The decision to use waitlist control in our study comes with the risk of possible overestimation of treatment effects [56]. There is no TAU established for treatment of endometriosis, so using a TAU control group was not considered. Because it seemed ethical not to withhold a potential effective treatment for the control group, including a simple control group or placebo control group was also ruled out. We will investigate key mechanisms in improvement of HRQoL, allowing for the development of potential active control groups in future trials. The online setting of our invention limits access for patients without a suitable electronic device and/or skills needed to participate in iCBT (e.g., basic computer skills); however, if iCBT is proven effective in reducing the burden of living with endometriosis in this trial, the intervention can easily be adapted to face-to-face therapy for further research.

Strengths

Research about mind-body interventions for improvement of HRQoL in patients with endometriosis is still limited, and the demand for more RCTs has been mentioned [36, 37]. To our knowledge, this is the first RCT testing the efficacy of iCBT for patients with endometriosis in a cost-efficient way.
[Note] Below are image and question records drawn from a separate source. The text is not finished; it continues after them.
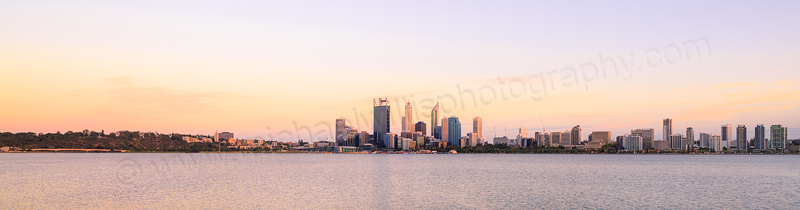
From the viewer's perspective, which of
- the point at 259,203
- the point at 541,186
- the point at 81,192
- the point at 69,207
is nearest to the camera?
the point at 69,207

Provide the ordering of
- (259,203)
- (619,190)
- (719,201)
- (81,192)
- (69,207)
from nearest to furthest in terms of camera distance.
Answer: (69,207) → (259,203) → (719,201) → (81,192) → (619,190)

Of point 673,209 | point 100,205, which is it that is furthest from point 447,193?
point 100,205

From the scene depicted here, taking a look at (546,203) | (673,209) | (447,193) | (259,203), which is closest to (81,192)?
(259,203)

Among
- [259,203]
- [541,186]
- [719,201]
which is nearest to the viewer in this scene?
[259,203]

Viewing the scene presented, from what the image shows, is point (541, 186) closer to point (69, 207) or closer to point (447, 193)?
point (447, 193)

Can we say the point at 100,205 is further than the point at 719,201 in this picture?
No

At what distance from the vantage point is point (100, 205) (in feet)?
170

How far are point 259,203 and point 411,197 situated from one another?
1604cm

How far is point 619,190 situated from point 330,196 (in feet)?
120

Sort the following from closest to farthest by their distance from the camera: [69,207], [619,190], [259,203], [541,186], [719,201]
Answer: [69,207], [259,203], [719,201], [619,190], [541,186]

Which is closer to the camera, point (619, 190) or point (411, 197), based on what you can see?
point (411, 197)

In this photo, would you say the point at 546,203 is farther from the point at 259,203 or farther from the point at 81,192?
the point at 81,192

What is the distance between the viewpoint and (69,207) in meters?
51.1

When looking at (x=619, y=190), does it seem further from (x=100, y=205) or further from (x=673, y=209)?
(x=100, y=205)
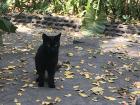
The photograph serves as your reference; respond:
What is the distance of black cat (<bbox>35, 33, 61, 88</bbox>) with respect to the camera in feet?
23.1

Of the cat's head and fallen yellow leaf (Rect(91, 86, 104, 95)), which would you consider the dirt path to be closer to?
fallen yellow leaf (Rect(91, 86, 104, 95))

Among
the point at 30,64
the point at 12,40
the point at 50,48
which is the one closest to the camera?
the point at 50,48

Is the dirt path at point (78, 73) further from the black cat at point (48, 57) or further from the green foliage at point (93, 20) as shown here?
the green foliage at point (93, 20)

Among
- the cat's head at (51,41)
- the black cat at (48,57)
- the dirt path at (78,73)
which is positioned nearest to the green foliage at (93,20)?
the dirt path at (78,73)

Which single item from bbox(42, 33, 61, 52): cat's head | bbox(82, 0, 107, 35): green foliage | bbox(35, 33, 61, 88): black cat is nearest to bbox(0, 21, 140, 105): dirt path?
bbox(35, 33, 61, 88): black cat

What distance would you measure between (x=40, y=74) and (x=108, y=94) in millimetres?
1248

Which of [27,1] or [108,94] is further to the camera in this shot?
[27,1]

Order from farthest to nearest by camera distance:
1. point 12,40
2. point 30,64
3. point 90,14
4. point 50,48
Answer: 1. point 90,14
2. point 12,40
3. point 30,64
4. point 50,48

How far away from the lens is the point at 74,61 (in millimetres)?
9602

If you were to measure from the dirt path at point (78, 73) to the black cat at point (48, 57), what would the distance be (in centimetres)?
19

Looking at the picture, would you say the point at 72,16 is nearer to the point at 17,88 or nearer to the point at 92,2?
the point at 92,2

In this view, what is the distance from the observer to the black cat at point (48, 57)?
7.03 m

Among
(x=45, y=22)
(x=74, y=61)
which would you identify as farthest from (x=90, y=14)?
(x=74, y=61)

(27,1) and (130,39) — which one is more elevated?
(27,1)
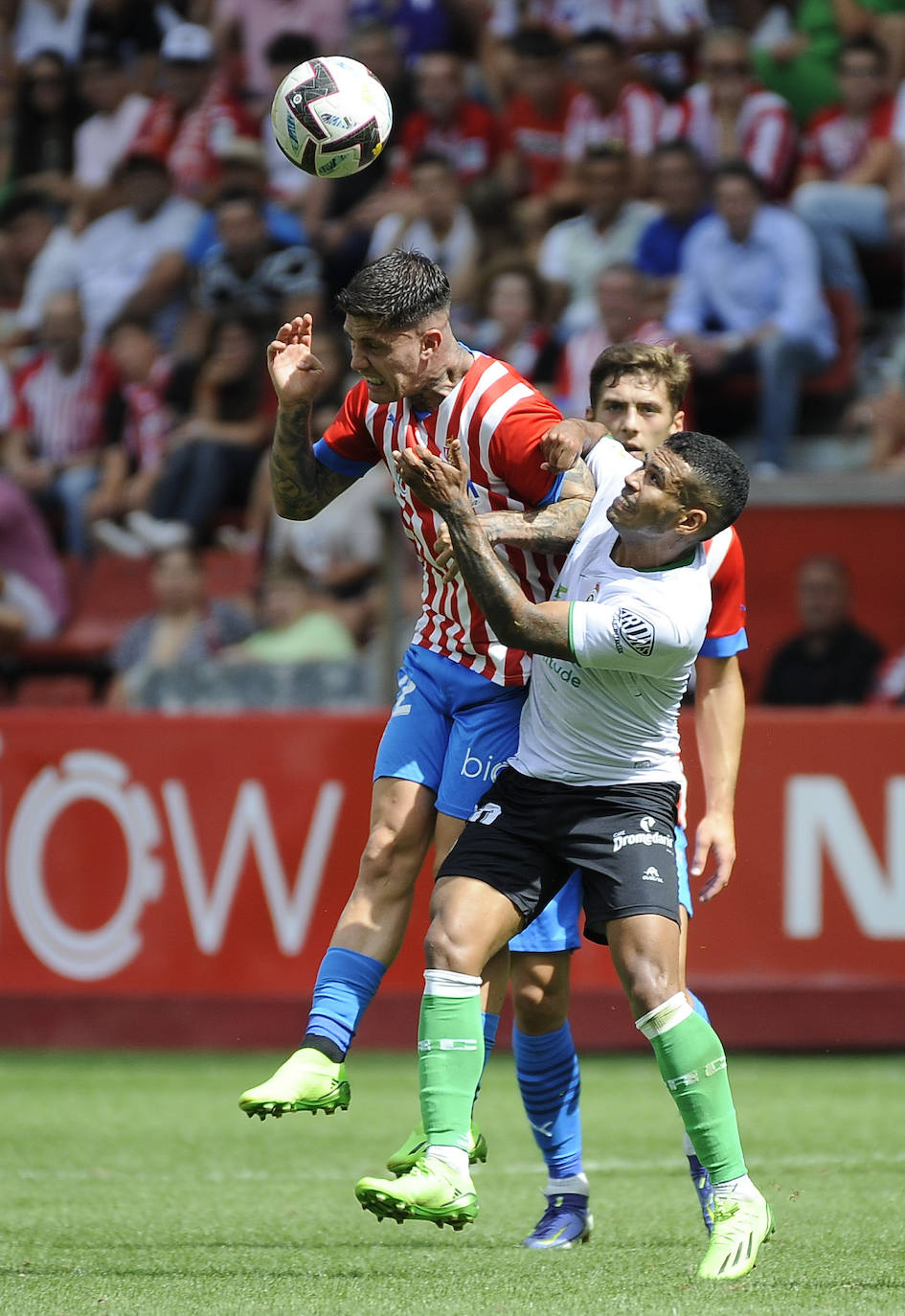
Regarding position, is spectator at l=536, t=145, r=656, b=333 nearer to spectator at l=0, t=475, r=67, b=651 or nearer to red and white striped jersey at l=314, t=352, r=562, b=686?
spectator at l=0, t=475, r=67, b=651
The study offers iCBT as an established mind-body intervention to patients with a diagnosis that comes with an array of symptoms and who often are not taken seriously by both practitioners and in their private lives. Our ultimate goal is to discover effective support for patients with endometriosis and to encourage further research within this domain.

Trial status

The trial is registered (dated October 28, 2021) at ClinicalTrials.gov, Identifier NCT05098444, recruitment will start in January 2022. The current protocol is version 1 (dated November 11, 2021).